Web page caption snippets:

========================================================================

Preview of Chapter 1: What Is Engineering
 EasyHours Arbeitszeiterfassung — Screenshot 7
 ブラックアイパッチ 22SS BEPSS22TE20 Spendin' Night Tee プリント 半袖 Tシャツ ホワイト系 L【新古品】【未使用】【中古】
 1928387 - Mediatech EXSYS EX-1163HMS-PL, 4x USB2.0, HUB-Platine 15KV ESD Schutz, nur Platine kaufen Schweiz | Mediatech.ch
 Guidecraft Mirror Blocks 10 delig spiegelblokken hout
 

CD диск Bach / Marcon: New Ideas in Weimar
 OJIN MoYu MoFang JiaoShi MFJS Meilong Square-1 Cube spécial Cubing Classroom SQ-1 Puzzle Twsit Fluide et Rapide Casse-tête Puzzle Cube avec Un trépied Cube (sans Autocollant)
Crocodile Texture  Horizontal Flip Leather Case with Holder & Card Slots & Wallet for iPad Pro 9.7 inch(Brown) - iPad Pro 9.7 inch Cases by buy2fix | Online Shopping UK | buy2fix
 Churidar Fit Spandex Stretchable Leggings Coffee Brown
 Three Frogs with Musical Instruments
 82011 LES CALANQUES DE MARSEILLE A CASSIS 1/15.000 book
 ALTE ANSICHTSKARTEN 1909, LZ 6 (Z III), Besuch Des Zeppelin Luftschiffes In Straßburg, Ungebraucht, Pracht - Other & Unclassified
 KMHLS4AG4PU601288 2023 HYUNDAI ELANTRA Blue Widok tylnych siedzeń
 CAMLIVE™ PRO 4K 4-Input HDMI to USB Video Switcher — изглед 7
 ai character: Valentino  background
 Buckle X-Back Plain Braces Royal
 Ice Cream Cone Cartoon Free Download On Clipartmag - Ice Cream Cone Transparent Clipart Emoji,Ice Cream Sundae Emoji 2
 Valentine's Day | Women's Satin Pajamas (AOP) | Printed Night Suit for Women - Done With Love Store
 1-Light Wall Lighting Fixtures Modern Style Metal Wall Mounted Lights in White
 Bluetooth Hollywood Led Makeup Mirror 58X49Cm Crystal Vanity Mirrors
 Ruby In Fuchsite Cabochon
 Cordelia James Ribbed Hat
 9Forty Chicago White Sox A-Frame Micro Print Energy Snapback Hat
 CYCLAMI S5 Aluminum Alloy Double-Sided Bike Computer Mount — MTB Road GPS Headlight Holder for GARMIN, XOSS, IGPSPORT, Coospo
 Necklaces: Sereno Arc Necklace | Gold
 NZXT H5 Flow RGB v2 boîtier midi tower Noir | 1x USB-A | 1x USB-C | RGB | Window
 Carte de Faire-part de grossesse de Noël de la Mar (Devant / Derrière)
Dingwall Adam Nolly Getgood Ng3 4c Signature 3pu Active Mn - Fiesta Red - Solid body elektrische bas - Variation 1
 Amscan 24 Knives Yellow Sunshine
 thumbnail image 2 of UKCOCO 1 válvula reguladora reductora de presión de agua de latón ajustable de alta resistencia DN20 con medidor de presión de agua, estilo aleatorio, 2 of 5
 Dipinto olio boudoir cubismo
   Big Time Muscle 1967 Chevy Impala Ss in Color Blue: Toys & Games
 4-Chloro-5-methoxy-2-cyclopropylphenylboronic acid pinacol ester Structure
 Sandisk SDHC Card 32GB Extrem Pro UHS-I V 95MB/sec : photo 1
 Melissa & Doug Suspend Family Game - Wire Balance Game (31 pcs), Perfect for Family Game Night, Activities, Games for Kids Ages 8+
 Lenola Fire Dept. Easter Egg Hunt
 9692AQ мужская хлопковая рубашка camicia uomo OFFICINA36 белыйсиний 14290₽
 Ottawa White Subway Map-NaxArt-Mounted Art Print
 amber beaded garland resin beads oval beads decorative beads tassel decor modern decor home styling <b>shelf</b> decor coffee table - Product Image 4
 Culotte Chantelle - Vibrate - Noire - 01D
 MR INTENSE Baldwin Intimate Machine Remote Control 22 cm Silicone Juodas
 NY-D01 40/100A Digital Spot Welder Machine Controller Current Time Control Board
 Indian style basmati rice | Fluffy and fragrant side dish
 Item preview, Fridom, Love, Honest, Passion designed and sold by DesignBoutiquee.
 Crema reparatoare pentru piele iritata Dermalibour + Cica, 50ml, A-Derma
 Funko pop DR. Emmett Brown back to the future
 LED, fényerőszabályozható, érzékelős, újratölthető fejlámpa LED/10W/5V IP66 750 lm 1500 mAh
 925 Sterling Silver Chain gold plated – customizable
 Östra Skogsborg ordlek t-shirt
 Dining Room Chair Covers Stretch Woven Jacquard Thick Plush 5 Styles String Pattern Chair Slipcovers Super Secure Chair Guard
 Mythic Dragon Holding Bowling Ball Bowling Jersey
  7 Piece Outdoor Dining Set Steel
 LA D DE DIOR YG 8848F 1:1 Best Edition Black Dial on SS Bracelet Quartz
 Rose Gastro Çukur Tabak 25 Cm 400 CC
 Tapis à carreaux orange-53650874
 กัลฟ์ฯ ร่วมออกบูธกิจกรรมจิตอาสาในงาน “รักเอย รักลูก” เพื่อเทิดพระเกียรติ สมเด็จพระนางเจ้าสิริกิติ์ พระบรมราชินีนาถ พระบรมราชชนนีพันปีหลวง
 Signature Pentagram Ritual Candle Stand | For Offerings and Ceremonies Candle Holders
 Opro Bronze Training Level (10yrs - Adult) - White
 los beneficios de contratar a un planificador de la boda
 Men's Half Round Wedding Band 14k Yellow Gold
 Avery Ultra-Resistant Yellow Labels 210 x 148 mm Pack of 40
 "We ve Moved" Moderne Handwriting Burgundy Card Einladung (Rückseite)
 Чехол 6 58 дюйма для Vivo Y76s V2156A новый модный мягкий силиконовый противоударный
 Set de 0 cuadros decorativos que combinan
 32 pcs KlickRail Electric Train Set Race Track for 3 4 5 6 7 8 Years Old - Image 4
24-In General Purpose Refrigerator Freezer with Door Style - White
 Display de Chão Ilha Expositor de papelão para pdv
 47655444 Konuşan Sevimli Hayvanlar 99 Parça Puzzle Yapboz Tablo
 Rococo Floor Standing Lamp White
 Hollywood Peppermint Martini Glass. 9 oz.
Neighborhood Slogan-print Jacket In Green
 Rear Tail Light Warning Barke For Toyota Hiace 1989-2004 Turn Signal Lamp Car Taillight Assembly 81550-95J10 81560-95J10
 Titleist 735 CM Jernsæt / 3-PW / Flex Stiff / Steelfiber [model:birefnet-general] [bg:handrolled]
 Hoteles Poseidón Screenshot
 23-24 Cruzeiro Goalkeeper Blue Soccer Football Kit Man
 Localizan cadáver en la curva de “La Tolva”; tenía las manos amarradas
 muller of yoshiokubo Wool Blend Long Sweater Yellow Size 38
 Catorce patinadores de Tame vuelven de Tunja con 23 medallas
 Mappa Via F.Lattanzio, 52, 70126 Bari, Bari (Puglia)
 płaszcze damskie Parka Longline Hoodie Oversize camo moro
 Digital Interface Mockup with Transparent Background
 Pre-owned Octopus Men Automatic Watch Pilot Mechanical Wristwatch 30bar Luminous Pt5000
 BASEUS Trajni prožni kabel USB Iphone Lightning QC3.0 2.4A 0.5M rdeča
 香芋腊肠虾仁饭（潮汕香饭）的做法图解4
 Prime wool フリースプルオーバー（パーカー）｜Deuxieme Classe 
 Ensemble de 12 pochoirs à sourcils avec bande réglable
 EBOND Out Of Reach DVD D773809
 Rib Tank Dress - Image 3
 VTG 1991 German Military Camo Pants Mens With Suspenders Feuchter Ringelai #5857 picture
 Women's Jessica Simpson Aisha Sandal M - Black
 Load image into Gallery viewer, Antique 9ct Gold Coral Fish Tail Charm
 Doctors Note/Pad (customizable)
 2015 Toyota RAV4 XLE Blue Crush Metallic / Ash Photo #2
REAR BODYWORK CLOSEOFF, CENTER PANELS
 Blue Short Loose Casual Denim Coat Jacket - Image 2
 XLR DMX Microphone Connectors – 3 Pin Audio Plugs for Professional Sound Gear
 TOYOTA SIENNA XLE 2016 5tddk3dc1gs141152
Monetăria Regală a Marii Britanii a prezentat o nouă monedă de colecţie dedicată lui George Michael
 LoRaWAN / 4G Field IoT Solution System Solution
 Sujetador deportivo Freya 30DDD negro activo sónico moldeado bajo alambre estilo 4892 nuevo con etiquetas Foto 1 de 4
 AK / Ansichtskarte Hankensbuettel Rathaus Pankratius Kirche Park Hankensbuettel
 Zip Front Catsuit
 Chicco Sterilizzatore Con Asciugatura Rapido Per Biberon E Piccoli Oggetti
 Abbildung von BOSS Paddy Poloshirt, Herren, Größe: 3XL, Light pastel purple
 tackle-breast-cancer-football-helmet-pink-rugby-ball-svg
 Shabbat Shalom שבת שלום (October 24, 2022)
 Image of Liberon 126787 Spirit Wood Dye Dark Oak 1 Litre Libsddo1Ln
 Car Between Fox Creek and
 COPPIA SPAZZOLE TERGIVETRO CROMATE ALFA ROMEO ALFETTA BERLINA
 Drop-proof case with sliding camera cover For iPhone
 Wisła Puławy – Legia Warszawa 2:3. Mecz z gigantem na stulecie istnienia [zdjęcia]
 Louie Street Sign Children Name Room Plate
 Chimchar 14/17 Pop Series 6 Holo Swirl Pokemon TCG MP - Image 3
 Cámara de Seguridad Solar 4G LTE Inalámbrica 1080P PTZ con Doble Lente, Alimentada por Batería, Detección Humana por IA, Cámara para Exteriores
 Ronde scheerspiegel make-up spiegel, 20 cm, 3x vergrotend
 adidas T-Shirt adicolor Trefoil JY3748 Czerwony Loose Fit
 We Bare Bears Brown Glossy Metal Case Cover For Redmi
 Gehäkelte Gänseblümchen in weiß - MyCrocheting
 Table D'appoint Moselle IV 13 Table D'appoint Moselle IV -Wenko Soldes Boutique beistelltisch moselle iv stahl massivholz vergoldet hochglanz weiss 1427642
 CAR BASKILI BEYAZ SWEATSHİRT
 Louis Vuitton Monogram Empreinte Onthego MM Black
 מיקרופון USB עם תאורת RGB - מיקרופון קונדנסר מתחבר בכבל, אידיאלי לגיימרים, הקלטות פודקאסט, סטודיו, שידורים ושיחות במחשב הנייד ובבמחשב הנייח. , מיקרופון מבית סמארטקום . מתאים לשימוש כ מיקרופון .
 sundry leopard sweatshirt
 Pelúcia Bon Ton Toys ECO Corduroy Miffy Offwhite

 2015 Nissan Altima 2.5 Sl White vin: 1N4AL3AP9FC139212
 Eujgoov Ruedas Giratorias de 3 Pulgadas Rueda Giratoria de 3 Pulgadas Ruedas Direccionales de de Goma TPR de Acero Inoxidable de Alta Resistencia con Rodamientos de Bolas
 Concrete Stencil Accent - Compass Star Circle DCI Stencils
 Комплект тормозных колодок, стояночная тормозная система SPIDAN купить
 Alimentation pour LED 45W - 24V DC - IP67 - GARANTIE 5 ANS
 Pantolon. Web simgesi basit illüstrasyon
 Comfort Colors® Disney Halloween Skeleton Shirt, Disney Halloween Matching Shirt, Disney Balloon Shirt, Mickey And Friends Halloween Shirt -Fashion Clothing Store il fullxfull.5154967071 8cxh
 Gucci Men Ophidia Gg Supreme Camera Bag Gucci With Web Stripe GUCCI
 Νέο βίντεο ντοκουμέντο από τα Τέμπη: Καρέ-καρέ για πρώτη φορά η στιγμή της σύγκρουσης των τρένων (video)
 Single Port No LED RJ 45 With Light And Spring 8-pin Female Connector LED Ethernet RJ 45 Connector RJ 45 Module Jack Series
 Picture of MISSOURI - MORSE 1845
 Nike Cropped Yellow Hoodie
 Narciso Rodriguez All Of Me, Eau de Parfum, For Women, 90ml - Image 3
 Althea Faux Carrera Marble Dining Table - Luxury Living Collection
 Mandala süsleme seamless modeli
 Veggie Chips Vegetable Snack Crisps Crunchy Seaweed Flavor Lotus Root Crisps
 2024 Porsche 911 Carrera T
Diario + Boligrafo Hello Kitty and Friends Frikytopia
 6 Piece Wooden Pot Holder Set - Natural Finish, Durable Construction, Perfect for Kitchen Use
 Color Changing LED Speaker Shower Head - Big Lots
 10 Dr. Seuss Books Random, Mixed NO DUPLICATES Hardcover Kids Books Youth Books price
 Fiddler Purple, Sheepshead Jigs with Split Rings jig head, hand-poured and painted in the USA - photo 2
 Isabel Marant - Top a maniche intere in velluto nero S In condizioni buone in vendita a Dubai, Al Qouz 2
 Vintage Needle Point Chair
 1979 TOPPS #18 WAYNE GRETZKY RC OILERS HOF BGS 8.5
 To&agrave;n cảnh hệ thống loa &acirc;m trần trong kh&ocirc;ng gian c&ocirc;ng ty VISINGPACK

========================================================================

Work instruction →
Write out each line above that contains the word "Dining".

Solution to this problem →
 Dining Room Chair Covers Stretch Woven Jacquard Thick Plush 5 Styles String Pattern Chair Slipcovers Super Secure Chair Guard
  7 Piece Outdoor Dining Set Steel
 Althea Faux Carrera Marble Dining Table - Luxury Living Collection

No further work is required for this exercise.